### Page extract
------

The phone calls could come at any time - last thing at night or in the early hours. They could be a brief hello or a conversation lasting for hours - one spanned the best part of an entire day, completely ignoring the domestic rhythms of meals and drinks.
If I didn't pick up, there would be urgent messages on the answering machine or pager - no texts in those days - to ring back. Sometimes we would meet. Churches were a favourite, the more out of the way the better. So, too, were the open spaces of London parks. And, of course, we met at home - hers usually, but also in those of close, trusted friends.
But the phone was our principal method of communication. It was how I last spoke to her. Twenty years ago today, I was awoken, like the rest of the world, to the shocking news of Princess Diana's death. It seemed scarcely credible, because just a few hours earlier she had rung me from Paris.
By rights she should already have been back in London but bad weather had delayed her for 24 hours. She had spoken to me fleetingly from Sardinia where Dodi Fayed's family Gulfstream jet had been unable to take off.
Diana liked punctuality. She was always on time herself and didn't like to keep others waiting.
The delay meant she would not arrive back at Kensington Palace until Sunday, when William and Harry were due to join her after their three-and-a-half weeks with Prince Charles and the royals at Balmoral.
The delay was still on her mind on the evening of August 30 when she rang from the Ritz Hotel. According to Lord Stevens, the former Metropolitan Police chief who investigated her death, it was one of the very last phone calls she made.
I was driving and pulled over so we could talk. I told her I was in Knightsbridge, close to Beauchamp Place, one of her best-loved shopping streets. She asked me to look in the window of a boutique at a dress she had seen to see if I liked the colour.
By coincidence it was the same street where, a few years earlier, I had been photographed getting out of her car. At the time, it caused an absurd hue and cry with Diana being accused by courtiers who wanted to marginalise her for unscrupulous behaviour for consorting with the press.

------

### Data under study

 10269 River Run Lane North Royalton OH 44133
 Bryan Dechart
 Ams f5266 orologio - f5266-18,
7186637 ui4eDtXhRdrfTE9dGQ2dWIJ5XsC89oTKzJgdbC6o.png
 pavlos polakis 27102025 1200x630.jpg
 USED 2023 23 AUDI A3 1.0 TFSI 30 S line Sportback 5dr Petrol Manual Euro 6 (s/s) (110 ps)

------

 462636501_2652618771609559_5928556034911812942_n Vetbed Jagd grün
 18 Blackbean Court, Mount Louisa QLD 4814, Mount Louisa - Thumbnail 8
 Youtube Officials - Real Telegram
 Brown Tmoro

------

### Prompt 1
Answer these questions using the article about Princess Diana's last phone calls:
(a) Where was Dodi Fayed's family Gulfstream jet unable to take off?
(b) From which hotel did Diana ring on the evening of August 30?
(c) What did Diana ask the writer to look at in a boutique window on Beauchamp Place?
### Prompt 2
From the article about Princess Diana's last phone calls, reproduce word for word the passage that begins with the words "But the phone" and ends with "royals at Balmoral.".

### Written reply 1
(a) Sardinia
(b) The Ritz Hotel
(c) A dress she had seen, to see whether the writer liked its color

### Written reply 2
But the phone was our principal method of communication. It was how I last spoke to her. Twenty years ago today, I was awoken, like the rest of the world, to the shocking news of Princess Diana's death. It seemed scarcely credible, because just a few hours earlier she had rung me from Paris.
By rights she should already have been back in London but bad weather had delayed her for 24 hours. She had spoken to me fleetingly from Sardinia where Dodi Fayed's family Gulfstream jet had been unable to take off.
Diana liked punctuality. She was always on time herself and didn't like to keep others waiting.
The delay meant she would not arrive back at Kensington Palace until Sunday, when William and Harry were due to join her after their three-and-a-half weeks with Prince Charles and the royals at Balmoral.